The poet Sappho from the Greek island of Lesbos was revered almost as much as Homer in classical antiquity. Plato called her the Tenth Muse and she appeared on coins and statues for centuries. She reportedly created at least 9 books worth of verse containing 500 poems, but sadly all that remains are about 200 fragments recovered in the late 1800s from a garbage dump in Oxyrynchus, Egypt.
Those fragments, however, have been influential, giving us Sapphic meter and inspiring generations of poets. Sappho’s keen poetic eye also made her a great skywatcher. And her sharp astronomical details have helped researchers narrow in on the dates of one of her poems.
The study, published recently in the Journal of Astronomical History and Heritage, is based on a description from Sappho's “Midnight Poem” of the Pleides star cluster, the “Seven Sisters,” in the Taurus constellation.
The moon has set,
and the Pleiades;
it is midnight,
the time is going by,
and I sleep alone.
According to Michelle Starr at CNET, the researchers used software called Starry Night (version 7.3) and Digistar 5 from the International Planetarium Society to recreate the night sky as seen from the Greek island of Lesbos.

*What to produce*. Please list each line of Sappho's poem that the Sappho article quotes, in order.

*Listed records*.
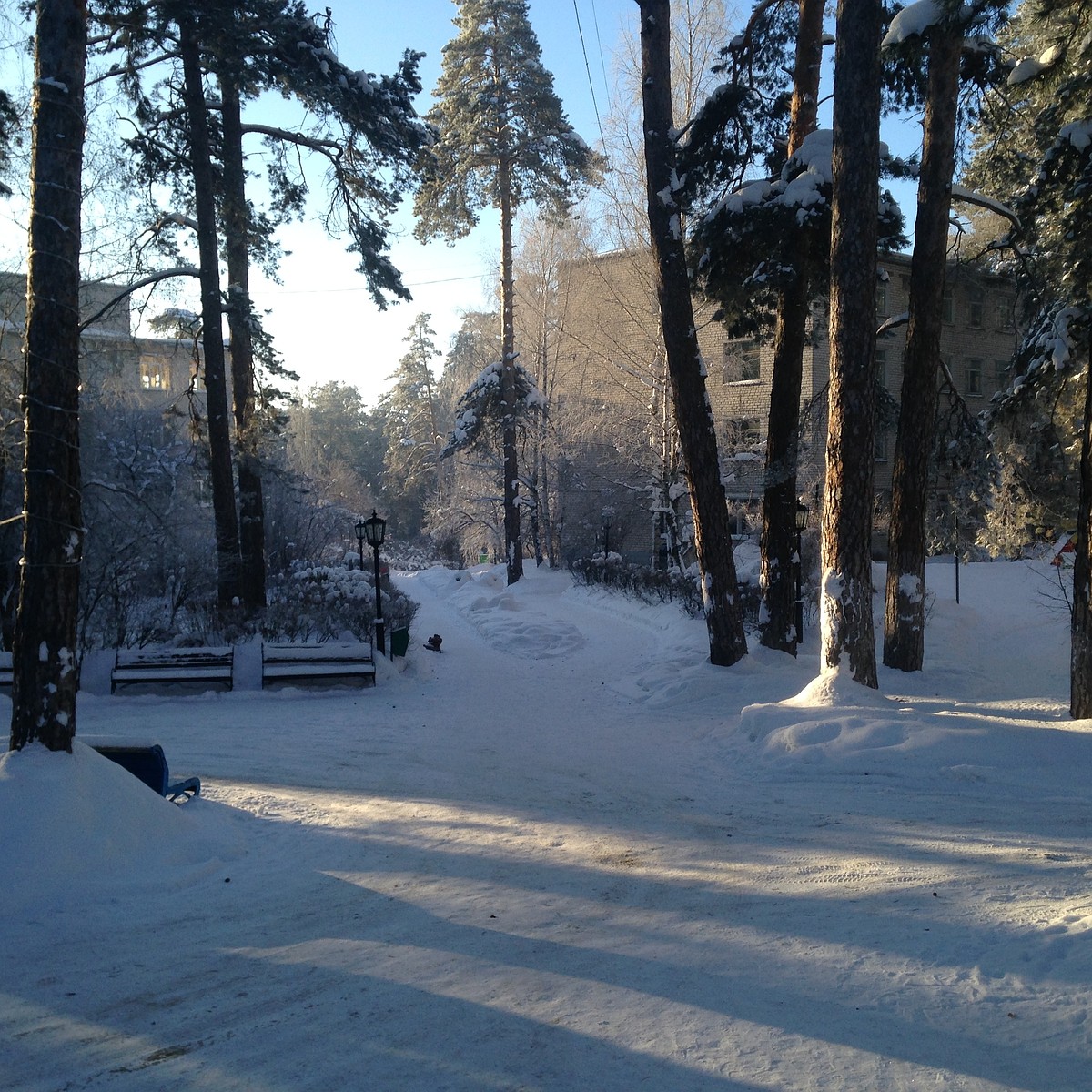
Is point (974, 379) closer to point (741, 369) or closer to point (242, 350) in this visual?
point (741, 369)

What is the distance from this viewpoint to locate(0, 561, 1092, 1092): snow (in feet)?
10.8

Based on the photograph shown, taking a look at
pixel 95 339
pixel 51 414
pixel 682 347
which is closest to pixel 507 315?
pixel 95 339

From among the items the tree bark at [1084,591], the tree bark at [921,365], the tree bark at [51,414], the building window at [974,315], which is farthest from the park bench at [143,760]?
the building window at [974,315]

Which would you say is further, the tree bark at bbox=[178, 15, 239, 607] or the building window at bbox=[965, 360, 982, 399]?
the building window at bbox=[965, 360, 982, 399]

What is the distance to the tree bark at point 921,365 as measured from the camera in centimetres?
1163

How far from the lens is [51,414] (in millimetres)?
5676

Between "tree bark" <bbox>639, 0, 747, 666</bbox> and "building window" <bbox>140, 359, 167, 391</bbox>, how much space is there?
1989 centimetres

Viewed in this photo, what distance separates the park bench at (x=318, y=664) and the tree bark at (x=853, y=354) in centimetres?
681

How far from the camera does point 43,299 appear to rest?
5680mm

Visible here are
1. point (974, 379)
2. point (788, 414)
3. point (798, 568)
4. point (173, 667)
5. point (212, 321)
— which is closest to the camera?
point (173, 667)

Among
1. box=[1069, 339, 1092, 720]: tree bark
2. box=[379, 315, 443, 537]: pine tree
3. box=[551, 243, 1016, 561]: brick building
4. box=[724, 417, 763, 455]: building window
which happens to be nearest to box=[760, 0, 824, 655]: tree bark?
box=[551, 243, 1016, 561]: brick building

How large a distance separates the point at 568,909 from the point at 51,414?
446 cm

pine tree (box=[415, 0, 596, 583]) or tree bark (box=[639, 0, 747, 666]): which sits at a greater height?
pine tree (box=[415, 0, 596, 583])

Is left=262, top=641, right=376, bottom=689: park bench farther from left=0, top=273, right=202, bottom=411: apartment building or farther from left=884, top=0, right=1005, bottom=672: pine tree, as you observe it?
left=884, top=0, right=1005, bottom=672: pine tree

---

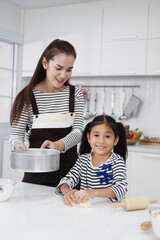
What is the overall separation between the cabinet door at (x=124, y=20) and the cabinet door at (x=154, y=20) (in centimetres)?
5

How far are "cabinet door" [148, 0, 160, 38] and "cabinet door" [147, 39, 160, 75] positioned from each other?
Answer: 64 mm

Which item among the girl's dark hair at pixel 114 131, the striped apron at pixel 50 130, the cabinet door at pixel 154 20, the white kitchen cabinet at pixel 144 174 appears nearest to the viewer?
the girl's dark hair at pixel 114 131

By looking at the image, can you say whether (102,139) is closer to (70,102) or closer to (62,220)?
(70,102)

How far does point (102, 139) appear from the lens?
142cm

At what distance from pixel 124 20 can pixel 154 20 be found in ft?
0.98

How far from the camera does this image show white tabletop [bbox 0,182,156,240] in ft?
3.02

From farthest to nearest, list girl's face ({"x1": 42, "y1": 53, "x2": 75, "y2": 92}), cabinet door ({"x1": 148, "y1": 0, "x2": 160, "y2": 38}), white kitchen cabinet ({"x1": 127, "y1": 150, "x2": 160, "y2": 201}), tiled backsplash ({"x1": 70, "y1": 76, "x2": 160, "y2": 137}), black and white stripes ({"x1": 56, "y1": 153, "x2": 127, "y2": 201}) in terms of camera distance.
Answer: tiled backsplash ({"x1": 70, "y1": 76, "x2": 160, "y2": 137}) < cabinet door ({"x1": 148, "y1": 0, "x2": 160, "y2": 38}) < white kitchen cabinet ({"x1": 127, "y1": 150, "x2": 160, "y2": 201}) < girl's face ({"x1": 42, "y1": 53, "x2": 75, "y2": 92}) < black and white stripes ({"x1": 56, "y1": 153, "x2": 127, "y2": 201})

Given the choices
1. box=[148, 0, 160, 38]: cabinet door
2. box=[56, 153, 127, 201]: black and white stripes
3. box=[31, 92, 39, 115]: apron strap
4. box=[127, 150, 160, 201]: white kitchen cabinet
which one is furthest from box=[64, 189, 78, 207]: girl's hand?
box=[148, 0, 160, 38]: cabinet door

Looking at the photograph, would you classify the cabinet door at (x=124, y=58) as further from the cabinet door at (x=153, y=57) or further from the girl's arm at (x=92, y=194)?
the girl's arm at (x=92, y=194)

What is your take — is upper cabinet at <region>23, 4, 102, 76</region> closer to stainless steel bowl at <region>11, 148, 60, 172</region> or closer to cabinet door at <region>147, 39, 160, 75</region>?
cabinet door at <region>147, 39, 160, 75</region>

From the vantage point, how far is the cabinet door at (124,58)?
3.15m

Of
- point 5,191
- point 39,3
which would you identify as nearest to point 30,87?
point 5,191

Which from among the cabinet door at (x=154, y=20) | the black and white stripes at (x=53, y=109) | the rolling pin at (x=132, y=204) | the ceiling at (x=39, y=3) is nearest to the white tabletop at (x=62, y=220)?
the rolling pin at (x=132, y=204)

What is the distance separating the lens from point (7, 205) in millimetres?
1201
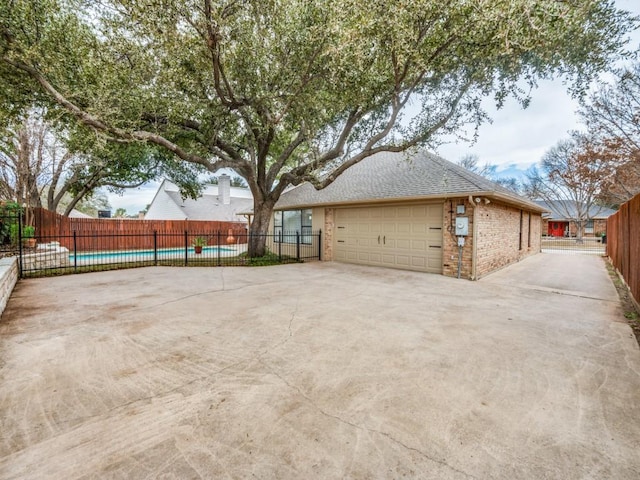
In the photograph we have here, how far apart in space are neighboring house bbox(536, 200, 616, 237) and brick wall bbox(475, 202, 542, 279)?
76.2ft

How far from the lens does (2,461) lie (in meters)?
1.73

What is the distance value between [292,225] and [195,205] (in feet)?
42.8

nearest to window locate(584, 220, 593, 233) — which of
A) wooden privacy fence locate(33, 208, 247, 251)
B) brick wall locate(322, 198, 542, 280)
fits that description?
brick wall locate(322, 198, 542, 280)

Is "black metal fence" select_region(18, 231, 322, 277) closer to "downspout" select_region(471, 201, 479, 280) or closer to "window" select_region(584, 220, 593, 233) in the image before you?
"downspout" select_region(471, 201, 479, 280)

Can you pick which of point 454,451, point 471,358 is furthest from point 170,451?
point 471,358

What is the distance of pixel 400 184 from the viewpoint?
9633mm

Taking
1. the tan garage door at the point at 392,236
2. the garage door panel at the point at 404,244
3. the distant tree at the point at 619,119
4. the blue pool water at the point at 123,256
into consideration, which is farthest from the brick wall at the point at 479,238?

*Answer section*.
The moon has set,
and the Pleiades;
it is midnight,
the time is going by,
and I sleep alone.